N8n Kubernetes Queue Mode: Jobs Not Distributed Across Multiple Workers (HPA/Scaling Not Working)

Hi all,

I’m running n8n (Enterprise) in Kubernetes using the official Helm chart with queue mode enabled and Valkey (Redis-compatible) as the backend. My goal is to have multiple worker pods process jobs in parallel for scaling, but all jobs are being processed by a single worker, even when I submit a large batch (e.g., 50 jobs).

My setup:

  • n8n main, worker, and webhook pods deployed via Helm

  • queue.bull.redis.host points to a working Valkey instance

  • EXECUTIONS_MODE=queue and N8N_RUNNERS_ENABLED=true

  • Worker section in values.yaml:

    worker:
      enabled: true
      concurrency: 5
      replicaCount: 1
      autoscaling:
        enabled: true
        minReplicas: 2
        maxReplicas: 4
        targetCPUUtilizationPercentage: 70
        targetMemoryUtilizationPercentage: 80
      resources:
        limits:
          cpu: 2000m
          memory: 2Gi
        requests:
          cpu: 500m
          memory: 512Mi
    
  • Scaling worker deployment manually (e.g., to 3 pods) still results in all jobs being processed by a single worker pod (same execution/worker ID in workflow output)

Kindly suggest what needs to be done in such case

1 Like

Hi @akshika.sharma

In n8n, a Loop Node (or a single trigger with 50 items) creates one single execution ID. That single ID is assigned to one worker.That worker processes all 50 items internally.
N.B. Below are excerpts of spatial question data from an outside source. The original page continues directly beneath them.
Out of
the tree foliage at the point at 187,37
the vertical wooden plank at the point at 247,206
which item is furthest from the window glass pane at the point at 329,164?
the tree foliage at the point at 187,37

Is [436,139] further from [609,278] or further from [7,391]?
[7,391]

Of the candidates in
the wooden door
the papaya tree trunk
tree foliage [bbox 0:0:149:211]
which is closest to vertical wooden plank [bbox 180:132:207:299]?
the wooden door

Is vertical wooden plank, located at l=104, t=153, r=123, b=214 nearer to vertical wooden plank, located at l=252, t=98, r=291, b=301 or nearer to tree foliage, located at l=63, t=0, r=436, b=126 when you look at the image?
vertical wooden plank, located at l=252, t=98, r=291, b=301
It does not push individual loop iterations back to Redis for other workers to steal.

check this:

  • Verify Triggers: Ensure you are creating 50 separate workflow execution IDs in Redis, not one execution with 50 items.
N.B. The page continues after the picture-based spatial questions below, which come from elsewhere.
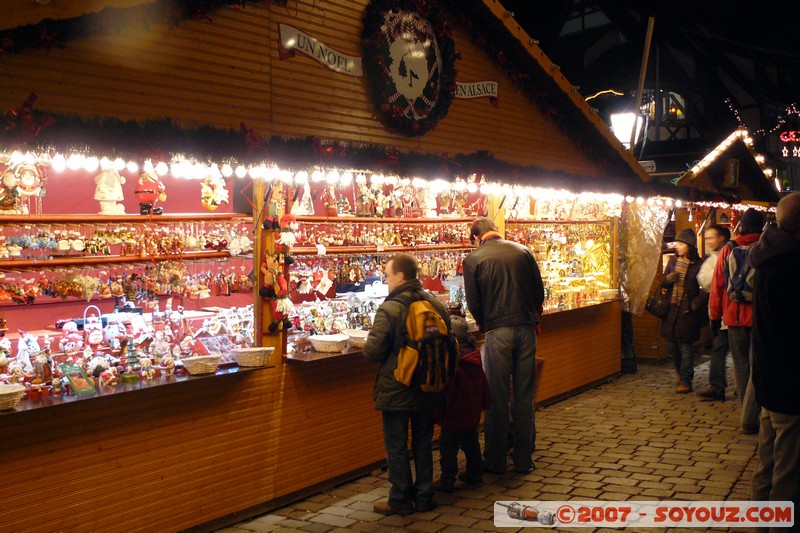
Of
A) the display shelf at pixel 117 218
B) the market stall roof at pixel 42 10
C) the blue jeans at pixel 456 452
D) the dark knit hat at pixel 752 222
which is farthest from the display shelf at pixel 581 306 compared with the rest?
the market stall roof at pixel 42 10

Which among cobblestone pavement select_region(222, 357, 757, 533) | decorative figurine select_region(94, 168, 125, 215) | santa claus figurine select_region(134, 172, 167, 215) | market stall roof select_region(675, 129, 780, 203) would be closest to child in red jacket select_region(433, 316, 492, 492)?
cobblestone pavement select_region(222, 357, 757, 533)

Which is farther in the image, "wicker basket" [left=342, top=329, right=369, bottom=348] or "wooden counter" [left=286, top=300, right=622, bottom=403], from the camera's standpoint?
"wooden counter" [left=286, top=300, right=622, bottom=403]

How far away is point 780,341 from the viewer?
3863 millimetres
  • Break the Chain: If using sub-workflows, switch from the Execute Workflow node to the HTTP Request → Webhook pattern to force n8n to generate a fresh execution ID for every single call

  • Check Logs: * Run kubectl logs -l app=n8n-worker --all-containers=true -f and watch all 3 pods.

  • Trigger your batch.

  • Test: Temporarily set concurrency: 1 in your values.yaml. This forces the “busy” worker to reject new jobs immediately, proving instantly if the other pods are connected and able to pick up the overflow.